Description of the task:
Only the lines from the top of the data through the line containing "Researchers compared YOLO11" should be duplicated, exactly as they appear.

[Saved data entries]
☆ ☆ ☆ ☆

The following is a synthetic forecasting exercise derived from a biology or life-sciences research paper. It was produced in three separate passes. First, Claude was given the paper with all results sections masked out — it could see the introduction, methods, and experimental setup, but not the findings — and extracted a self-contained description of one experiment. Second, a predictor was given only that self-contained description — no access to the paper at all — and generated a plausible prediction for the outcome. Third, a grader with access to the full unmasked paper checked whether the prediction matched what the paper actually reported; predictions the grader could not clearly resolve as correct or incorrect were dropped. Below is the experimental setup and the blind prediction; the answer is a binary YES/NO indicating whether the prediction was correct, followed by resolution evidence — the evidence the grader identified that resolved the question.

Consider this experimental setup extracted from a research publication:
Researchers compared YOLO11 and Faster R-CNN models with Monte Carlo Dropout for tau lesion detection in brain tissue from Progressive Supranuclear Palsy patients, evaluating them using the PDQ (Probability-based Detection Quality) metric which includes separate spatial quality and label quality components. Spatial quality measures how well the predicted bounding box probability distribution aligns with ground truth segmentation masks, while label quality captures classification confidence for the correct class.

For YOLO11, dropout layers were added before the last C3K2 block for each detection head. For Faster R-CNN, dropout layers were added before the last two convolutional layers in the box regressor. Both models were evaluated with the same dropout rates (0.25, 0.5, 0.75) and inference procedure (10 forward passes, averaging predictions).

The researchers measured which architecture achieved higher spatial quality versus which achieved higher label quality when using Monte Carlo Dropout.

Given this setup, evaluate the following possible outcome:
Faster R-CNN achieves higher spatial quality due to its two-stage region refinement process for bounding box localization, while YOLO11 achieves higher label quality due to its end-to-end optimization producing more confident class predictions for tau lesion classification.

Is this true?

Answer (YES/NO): NO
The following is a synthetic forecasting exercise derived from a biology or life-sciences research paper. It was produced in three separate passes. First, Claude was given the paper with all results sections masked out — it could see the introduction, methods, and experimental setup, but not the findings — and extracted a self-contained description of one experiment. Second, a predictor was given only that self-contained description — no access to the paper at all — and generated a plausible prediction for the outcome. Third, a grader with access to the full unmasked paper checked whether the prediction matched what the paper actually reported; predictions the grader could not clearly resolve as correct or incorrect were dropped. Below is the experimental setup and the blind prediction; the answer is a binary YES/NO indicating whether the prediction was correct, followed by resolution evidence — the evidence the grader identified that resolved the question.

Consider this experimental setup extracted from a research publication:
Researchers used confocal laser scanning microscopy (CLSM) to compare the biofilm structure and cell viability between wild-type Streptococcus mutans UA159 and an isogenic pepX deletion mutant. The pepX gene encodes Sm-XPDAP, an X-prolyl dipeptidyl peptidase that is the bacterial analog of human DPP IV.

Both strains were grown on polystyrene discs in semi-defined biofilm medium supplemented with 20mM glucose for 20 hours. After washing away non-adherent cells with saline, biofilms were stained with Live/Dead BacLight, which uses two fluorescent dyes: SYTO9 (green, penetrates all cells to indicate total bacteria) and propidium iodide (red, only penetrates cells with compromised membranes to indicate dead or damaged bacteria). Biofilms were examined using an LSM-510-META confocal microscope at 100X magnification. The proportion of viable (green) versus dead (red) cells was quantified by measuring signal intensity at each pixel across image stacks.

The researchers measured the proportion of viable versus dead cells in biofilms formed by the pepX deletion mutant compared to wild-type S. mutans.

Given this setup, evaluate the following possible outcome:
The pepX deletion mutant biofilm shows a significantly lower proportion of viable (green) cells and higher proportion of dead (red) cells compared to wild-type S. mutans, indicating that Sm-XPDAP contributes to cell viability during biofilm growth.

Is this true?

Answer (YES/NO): YES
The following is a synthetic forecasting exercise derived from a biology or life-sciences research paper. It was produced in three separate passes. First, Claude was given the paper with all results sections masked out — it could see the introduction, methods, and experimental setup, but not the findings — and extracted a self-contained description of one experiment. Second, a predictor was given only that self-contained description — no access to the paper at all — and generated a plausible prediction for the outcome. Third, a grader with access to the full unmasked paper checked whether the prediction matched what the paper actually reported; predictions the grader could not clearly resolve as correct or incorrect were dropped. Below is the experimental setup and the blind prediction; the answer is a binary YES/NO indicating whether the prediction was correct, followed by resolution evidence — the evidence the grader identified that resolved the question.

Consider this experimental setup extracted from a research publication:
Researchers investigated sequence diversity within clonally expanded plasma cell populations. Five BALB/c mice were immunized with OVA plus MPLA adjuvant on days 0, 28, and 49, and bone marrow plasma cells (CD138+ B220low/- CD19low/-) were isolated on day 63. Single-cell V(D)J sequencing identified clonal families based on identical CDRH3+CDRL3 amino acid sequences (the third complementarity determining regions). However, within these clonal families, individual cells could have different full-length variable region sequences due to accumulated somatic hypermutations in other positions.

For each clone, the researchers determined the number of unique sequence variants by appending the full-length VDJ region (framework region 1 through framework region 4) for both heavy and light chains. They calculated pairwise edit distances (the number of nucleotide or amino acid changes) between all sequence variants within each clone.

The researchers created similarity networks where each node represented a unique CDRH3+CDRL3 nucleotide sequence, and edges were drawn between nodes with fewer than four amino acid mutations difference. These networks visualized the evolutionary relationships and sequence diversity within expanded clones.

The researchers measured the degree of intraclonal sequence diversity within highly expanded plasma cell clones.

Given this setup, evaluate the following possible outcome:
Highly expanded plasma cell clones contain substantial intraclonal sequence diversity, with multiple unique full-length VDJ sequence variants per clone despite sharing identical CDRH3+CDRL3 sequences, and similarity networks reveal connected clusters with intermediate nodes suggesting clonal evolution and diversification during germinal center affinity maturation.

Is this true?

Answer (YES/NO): YES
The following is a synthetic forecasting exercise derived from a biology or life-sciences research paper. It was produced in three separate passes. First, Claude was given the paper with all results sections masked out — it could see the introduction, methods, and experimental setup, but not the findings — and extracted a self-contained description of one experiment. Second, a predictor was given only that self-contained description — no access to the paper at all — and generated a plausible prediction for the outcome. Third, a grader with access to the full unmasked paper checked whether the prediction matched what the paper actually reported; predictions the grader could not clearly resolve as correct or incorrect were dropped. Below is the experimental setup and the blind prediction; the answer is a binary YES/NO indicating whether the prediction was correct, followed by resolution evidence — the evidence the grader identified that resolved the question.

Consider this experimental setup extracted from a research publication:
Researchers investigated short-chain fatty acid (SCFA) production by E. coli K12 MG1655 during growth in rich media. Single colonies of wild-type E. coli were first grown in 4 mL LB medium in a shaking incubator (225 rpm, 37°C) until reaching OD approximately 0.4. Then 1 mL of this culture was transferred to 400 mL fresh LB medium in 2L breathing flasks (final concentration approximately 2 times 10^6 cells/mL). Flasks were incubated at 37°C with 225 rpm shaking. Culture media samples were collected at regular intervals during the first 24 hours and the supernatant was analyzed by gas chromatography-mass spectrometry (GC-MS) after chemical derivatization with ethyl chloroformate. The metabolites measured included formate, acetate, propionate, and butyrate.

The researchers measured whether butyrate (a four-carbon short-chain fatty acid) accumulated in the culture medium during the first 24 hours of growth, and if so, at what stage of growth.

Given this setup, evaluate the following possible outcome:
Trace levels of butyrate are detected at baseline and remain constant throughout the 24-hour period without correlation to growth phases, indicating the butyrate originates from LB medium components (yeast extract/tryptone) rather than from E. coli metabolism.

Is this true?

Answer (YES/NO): NO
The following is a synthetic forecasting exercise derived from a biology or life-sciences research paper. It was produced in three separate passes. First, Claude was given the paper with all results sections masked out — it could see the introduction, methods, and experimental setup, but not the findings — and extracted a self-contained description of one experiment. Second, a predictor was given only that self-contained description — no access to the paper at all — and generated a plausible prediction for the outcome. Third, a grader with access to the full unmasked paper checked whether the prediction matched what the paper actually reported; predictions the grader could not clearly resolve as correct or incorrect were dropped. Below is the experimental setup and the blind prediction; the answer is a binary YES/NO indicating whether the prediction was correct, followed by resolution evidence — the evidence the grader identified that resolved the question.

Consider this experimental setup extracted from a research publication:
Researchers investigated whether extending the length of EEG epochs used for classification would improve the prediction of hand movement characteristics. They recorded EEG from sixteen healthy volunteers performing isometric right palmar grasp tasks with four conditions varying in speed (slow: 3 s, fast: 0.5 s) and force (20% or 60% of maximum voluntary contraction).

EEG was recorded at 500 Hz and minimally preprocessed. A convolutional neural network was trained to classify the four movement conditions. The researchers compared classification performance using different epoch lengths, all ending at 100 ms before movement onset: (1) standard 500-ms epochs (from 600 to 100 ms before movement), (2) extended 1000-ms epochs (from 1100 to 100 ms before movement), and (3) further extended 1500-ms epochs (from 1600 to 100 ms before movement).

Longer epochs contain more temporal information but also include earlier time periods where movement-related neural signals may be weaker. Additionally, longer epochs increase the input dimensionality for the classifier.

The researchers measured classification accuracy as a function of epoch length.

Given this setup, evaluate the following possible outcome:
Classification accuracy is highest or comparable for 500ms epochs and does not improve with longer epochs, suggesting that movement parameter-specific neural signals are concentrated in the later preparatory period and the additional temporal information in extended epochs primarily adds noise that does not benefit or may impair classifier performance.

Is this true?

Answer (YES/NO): YES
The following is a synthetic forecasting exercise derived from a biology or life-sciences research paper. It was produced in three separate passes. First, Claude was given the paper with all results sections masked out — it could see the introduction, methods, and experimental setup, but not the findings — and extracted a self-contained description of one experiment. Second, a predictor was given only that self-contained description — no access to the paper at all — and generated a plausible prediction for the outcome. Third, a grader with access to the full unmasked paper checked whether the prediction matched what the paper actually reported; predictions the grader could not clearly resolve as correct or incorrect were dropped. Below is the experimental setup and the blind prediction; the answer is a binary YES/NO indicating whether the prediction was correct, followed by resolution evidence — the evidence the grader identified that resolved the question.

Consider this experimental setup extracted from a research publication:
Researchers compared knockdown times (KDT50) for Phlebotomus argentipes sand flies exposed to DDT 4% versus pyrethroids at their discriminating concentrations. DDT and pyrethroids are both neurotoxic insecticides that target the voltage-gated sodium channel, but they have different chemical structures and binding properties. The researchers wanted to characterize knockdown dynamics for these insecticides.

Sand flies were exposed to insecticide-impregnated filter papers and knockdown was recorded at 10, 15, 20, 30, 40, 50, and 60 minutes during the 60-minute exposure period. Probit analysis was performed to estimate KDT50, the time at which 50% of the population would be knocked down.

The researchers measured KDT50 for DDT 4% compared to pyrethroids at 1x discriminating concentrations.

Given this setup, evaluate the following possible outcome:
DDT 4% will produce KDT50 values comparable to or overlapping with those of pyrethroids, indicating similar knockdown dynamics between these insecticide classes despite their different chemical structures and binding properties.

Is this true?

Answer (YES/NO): NO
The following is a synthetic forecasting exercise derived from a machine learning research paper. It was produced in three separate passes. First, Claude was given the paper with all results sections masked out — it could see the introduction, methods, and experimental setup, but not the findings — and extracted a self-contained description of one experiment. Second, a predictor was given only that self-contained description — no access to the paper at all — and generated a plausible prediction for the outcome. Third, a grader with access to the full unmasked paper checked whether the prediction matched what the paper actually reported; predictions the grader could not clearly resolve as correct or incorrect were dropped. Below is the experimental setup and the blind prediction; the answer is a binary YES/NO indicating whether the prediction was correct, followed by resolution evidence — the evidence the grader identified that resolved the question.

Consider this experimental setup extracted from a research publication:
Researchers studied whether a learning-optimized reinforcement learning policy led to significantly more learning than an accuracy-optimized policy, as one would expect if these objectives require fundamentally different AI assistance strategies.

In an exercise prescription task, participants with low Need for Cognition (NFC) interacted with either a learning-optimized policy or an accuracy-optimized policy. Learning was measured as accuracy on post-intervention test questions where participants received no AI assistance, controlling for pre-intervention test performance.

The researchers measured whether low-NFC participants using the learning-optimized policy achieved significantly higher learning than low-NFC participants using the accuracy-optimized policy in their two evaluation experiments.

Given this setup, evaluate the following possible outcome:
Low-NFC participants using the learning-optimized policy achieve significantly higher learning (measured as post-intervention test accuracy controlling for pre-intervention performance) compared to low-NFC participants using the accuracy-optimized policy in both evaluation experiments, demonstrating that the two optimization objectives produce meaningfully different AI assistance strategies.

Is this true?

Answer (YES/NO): NO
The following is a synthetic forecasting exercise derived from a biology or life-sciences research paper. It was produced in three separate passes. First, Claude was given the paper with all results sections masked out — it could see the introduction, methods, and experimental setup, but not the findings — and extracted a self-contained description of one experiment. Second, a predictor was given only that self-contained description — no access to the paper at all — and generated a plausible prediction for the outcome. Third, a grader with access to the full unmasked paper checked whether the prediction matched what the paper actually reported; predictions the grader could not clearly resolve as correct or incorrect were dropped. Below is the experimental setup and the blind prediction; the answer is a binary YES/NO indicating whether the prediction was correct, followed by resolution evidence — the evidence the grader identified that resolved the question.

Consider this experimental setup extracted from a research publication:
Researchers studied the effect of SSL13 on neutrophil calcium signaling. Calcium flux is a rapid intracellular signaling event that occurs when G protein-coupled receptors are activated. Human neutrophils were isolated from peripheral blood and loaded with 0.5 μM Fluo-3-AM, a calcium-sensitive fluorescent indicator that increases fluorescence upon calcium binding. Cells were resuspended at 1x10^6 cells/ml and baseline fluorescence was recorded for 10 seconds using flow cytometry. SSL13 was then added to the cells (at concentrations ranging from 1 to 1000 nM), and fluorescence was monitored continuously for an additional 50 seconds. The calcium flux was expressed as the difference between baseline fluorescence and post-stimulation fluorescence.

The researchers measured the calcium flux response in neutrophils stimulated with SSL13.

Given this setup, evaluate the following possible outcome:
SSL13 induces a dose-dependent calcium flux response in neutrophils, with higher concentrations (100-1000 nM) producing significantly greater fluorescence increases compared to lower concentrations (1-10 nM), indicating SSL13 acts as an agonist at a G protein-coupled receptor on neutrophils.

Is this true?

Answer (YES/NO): YES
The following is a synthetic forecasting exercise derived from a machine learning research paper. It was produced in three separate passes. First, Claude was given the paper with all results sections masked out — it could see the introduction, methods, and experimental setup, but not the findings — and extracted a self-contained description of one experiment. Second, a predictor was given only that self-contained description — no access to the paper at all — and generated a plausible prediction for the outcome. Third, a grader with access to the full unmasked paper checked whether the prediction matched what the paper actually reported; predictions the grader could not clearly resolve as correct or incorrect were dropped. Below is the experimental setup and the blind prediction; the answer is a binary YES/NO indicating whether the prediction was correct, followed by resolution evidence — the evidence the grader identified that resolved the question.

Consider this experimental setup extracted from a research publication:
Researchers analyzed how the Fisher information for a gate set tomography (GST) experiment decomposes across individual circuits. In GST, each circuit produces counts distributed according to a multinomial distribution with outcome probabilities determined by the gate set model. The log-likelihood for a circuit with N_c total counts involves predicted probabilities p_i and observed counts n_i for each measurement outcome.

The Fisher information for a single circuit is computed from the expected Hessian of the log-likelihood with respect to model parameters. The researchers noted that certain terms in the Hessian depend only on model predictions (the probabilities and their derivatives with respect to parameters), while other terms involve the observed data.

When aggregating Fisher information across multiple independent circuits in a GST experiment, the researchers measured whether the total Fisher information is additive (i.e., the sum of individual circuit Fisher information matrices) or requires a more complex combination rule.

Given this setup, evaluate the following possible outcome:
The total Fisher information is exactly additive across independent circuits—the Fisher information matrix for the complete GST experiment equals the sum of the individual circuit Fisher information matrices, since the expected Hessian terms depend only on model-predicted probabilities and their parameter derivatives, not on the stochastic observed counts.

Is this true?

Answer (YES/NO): YES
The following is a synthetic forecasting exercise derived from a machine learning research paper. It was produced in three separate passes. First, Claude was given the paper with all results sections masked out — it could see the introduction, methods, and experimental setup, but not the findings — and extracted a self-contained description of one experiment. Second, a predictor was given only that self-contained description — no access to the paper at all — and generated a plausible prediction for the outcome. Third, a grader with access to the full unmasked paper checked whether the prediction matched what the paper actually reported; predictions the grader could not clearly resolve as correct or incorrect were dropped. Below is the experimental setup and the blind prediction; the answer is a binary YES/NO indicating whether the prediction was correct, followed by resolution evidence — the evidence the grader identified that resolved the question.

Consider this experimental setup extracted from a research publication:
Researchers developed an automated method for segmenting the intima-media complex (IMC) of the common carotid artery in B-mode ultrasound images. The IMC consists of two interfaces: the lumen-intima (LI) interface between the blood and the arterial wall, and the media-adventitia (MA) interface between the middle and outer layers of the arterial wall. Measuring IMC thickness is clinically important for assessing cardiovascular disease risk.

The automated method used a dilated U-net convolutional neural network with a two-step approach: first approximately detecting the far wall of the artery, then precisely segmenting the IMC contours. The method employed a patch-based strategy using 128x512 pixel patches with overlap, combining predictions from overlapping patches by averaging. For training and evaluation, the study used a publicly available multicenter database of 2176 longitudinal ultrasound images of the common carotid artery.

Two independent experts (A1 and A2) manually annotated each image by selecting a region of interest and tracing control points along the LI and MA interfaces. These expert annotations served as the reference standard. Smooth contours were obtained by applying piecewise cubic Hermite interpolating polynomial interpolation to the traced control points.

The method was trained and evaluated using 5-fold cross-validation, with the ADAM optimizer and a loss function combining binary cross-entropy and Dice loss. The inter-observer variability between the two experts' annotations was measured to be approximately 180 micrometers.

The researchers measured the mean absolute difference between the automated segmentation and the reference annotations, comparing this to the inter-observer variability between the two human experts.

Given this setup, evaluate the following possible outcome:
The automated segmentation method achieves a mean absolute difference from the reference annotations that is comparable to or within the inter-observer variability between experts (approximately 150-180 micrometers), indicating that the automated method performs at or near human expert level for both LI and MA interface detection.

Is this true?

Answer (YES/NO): YES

☆ ☆ ☆ ☆

The completed task:
The following is a synthetic forecasting exercise derived from a biology or life-sciences research paper. It was produced in three separate passes. First, Claude was given the paper with all results sections masked out — it could see the introduction, methods, and experimental setup, but not the findings — and extracted a self-contained description of one experiment. Second, a predictor was given only that self-contained description — no access to the paper at all — and generated a plausible prediction for the outcome. Third, a grader with access to the full unmasked paper checked whether the prediction matched what the paper actually reported; predictions the grader could not clearly resolve as correct or incorrect were dropped. Below is the experimental setup and the blind prediction; the answer is a binary YES/NO indicating whether the prediction was correct, followed by resolution evidence — the evidence the grader identified that resolved the question.

Consider this experimental setup extracted from a research publication:
Researchers compared YOLO11 and Faster R-CNN models with Monte Carlo Dropout for tau lesion detection in brain tissue from Progressive Supranuclear Palsy patients, evaluating them using the PDQ (Probability-based Detection Quality) metric which includes separate spatial quality and label quality components. Spatial quality measures how well the predicted bounding box probability distribution aligns with ground truth segmentation masks, while label quality captures classification confidence for the correct class.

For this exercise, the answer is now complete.